In 1999, a presidential decree created the Zona Intangible Tagaeri-Taromenane (ZITT) within the Park, an area permanently off-limits for oil drilling, mining and logging. It covers approximately 700000 ha and is populated by about 300 Huaorani distributed along the Shiripuno and Cononaco rivers. Other two indigenous groups named Tagaeri and Taromenani that refused the contact with the modern world in the last decades, still now live in voluntary isolation deep in the forest mantaining a semi-nomadic lifestyle just like their ancestors did for thousands of years. Thanks to its untouchability, the ZITT represents the megadiverse heart of the Yasunì National Park. The Huaorani who live in the Intangible Zone understand the outstanding conservation significance of their territory and are involved in managing tourism and advocacy activities in order to protect the rainforest, their culture and human rights.

 

  • With about 150 species of amphibians and 120 reptiles, the herpetofauna is the most diverse ever documented on a landscape scale (≤10000 km2).

  • More that 600 birds represent one third of the Amazon’s total native species.

  • At a local scale (≤100 km2) Yasunì is one of the few places in the world with over 200 coexisting mammal species. The Park is home to several threatened mammals uplisted from vulnerable to endangered such as White-bellied Spider Monkey, Common Woolly Monkey, Giant Otter, Giant Armadillo, Lowland Tapir and to two endemic primates: Golden-mantled Tamarin and Equatorial Saki. Bat diversity is stunning, with over 100 species.

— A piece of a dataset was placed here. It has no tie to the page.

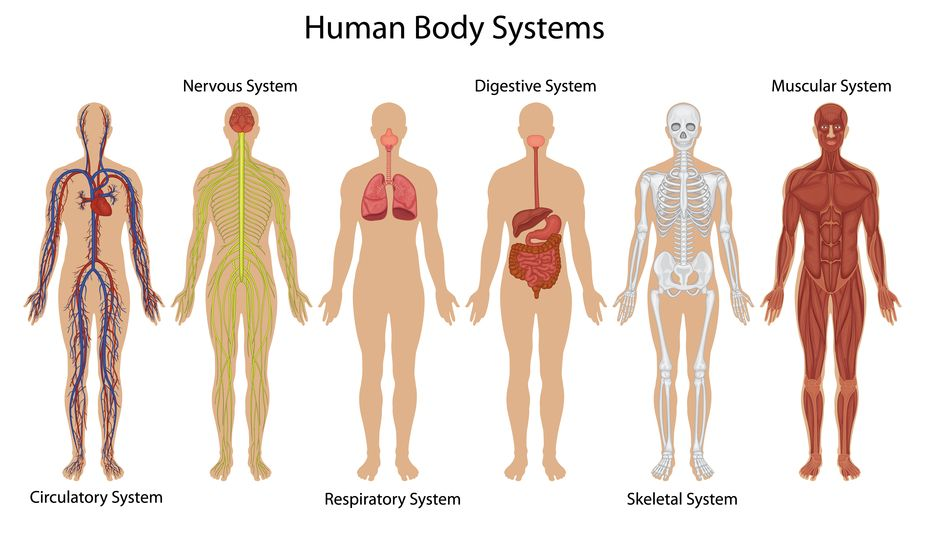 Human Body System Diagram Health Picture Reference Fifth Grade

  • Healthy populations of elusive top carnivores like Jaguar, Puma, Harpy Eagle and Crested Eagle still survive where habitat fragmentation didn’t occour with the consequent reduction of their home range.

  • The estimated fish diversity is around 500 species and a single hectare of forest in Yasunì National Park is estimated to contain at least 100000 arthropods.

  • Yasunì is among the richest areas globally for vascular plants, which determines a highly complex forest structure with diversified ecological niches where organisms compete and interact.

 

These are just few numbers that can give you the idea of the extreme species richness of the Yasunì and its incredible ecological value. Otobo’s Amazon Safari is a full immersion in a paradise of biodiversity where wildlife lovers have the opportunity to experience at first hand a truly untouched and pristine rainforest. Although a methodical animal inventory has not be done yet in the forest around Otobo’s community Boanamo, species richness seems to coincide on the datas collected by the Concerned Scientists and in some cases looks higher: for example, in Boanamo we found 13 species of monkeys while in the Tiputini Biological Station, located to the north of the Park, have been counted 10 species.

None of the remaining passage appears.